Westmont’s Dining Commons, affectionately known by students and faculty alike as the DC, debuted onto the Westmont music scene decades ago. While the DC has been rather understated for the last few years, its tame reputation is about to change.
Due to a pandemic and all the accompanying social rules that come along with such a calamity, the DC has taken some time to itself, leading to a major image change that just might transform its future as a band forever. The DC’s servers, who prior to the pandemic were relative unknowns despite the DC’s long run as a band, have now taken a front row seat and become literal rockstars in the eyes of students. The competition to be at the head of the line has become fierce, as students all vie for a chance to be the first ones to see the servers wielding their instruments and shaking the takeout boxes.
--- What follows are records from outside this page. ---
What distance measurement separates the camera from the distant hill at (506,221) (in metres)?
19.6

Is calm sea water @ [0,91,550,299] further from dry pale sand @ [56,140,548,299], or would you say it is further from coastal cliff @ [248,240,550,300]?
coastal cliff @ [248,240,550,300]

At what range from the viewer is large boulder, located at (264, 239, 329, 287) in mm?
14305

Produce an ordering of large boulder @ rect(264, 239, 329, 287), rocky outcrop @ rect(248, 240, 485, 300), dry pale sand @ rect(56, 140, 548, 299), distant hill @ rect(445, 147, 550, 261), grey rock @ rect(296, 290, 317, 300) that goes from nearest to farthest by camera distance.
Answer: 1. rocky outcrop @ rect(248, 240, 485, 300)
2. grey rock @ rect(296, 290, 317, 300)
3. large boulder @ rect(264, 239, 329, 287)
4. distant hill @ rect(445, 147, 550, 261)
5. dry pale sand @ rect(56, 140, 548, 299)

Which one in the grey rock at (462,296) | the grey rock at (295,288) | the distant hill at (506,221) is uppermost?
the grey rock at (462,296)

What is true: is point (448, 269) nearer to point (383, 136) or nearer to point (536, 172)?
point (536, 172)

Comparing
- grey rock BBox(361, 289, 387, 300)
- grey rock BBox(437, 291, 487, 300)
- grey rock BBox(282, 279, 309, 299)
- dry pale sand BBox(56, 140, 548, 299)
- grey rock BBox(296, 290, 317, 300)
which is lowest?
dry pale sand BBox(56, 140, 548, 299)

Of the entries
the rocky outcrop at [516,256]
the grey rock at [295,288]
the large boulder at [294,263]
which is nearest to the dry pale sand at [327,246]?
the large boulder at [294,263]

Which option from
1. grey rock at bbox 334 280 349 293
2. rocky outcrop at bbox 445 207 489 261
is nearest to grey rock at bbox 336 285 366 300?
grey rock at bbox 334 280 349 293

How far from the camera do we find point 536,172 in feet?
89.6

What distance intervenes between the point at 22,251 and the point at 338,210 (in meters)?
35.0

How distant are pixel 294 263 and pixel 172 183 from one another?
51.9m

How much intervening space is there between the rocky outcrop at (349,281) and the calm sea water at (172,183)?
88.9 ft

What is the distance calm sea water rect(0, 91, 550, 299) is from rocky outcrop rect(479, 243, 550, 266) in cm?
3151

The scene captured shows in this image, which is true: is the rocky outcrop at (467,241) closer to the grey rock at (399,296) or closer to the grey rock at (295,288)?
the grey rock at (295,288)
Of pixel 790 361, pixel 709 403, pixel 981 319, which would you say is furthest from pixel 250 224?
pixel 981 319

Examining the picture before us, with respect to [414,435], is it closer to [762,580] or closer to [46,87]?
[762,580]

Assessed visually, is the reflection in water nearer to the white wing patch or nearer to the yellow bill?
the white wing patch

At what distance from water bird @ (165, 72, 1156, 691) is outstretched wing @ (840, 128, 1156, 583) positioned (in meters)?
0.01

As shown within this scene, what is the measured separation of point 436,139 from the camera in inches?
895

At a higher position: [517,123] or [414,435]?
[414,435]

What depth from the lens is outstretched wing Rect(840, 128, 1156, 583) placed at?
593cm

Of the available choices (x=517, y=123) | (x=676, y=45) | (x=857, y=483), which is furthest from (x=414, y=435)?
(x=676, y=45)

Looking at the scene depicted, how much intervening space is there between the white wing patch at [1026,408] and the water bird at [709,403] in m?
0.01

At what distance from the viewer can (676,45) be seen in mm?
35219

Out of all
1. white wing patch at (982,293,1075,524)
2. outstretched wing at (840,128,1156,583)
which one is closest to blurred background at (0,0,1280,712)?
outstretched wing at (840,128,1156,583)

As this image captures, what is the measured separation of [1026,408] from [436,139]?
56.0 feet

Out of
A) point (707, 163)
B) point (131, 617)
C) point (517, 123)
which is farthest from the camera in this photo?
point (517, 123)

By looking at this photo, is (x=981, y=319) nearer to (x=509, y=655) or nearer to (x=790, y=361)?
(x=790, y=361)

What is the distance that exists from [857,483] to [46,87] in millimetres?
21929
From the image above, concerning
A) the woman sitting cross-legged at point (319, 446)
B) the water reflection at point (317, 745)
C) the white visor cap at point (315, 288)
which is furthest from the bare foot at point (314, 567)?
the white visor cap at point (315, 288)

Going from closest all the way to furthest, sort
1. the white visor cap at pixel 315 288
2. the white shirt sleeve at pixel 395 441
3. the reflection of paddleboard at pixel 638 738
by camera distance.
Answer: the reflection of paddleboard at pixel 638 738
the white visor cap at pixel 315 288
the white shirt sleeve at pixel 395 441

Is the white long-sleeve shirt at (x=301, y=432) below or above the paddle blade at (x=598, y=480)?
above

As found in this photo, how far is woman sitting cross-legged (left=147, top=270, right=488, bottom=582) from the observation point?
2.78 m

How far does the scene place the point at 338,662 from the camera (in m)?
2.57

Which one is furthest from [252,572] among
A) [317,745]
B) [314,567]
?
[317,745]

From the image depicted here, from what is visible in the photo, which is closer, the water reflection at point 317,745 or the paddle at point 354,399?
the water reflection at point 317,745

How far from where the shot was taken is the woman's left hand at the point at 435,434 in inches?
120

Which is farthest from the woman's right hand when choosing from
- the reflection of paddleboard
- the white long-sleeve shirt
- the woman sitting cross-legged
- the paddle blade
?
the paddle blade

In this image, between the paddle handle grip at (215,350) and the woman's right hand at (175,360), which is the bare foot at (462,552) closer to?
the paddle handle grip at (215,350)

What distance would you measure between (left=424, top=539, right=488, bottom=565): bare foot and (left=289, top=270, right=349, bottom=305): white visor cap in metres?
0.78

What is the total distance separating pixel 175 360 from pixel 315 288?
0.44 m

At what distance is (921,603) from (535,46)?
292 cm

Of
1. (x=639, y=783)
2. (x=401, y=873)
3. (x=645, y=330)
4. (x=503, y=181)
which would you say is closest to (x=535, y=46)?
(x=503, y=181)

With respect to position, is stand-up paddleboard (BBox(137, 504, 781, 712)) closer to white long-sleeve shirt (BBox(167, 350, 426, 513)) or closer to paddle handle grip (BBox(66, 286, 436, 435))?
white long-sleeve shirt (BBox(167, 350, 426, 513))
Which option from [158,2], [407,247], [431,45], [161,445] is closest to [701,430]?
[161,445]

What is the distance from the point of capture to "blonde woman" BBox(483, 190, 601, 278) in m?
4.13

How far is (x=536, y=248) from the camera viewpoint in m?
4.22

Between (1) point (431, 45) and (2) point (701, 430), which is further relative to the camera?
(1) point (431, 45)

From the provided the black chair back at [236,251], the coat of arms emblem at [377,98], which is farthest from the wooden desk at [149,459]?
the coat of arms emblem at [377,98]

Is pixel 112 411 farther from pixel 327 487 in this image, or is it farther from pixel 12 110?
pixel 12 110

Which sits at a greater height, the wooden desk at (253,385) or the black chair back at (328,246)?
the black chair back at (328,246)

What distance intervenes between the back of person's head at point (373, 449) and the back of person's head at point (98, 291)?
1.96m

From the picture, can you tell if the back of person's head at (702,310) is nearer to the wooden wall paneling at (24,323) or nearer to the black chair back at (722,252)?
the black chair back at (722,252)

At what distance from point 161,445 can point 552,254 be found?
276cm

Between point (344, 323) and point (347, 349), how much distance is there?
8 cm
Some students report that they have lined up overnight for the chance to be at the barrier for what The Capstone believes will be the comeback of the year. Fervid fans chant the lyrics to some of the DC’s top hits while waiting in line, including all-time favorites “Pascual’s Burritos” and “Teriyaki Chicken Thursdays.” One particularly hardcore fan set up a tent at the DC lawn and has been camping out since the day she returned to campus as not to lose her spot. When asked to comment on the appeal of DC concerts, she stated, “The mosh pit is unlike any I’ve ever been in. Moshing while six feet apart is unreal. You have to experience it for yourself.”
Throughout the DC’s career, many students have compared its performances with those of the infamous rock band AC/DC. Fans have pointed out the obvious comparisons between a DC performance and an AC/DC concert, and both groups possess a unique brand of intensity. However, Westmont’s DC is the only one of the two parties to achieve a successful comeback for a new audience in 2020.
With the addition of new gear, including daring face masks and sleek gloves, the DC’s servers have undergone a substantial fashion rebrand. The DC’s greeters have altered their physical appearance as well, adding plexiglass shields to their stations and successfully reintroducing hand sanitizer into the trend spotlight.
For those students returning to Westmont after an extended hiatus, it might be helpful to keep an open mind. The DC group may have the same faces, but their style has undergone a complete overhaul since most students last attended lunch hours at Westmont’s campus. If the long admission lines are anything to go by, this new energy has added an entirely new element to the DC experience and boosted attendance.
It will undoubtedly still come as a bit of a shock to students to find their beloved band of workers so changed. Despite their surprise, however, the majority of students at Westmont appear to have a great enthusiasm regarding the DC’s performances. Many, if not all, students on campus have become hardcore DC fans, wearing face masks — the band’s signature comeback merch — and emulating the DC by using hand sanitizer on a daily basis.
Standing in line waiting to gain admission to a completely non-essential form of entertainment such as the DC during a pandemic is a sincere sign of human adaptability. What better way is there to sum up the Westmont experience, especially during this unparalleled semester, than sharing the intensity of the DC venue line together?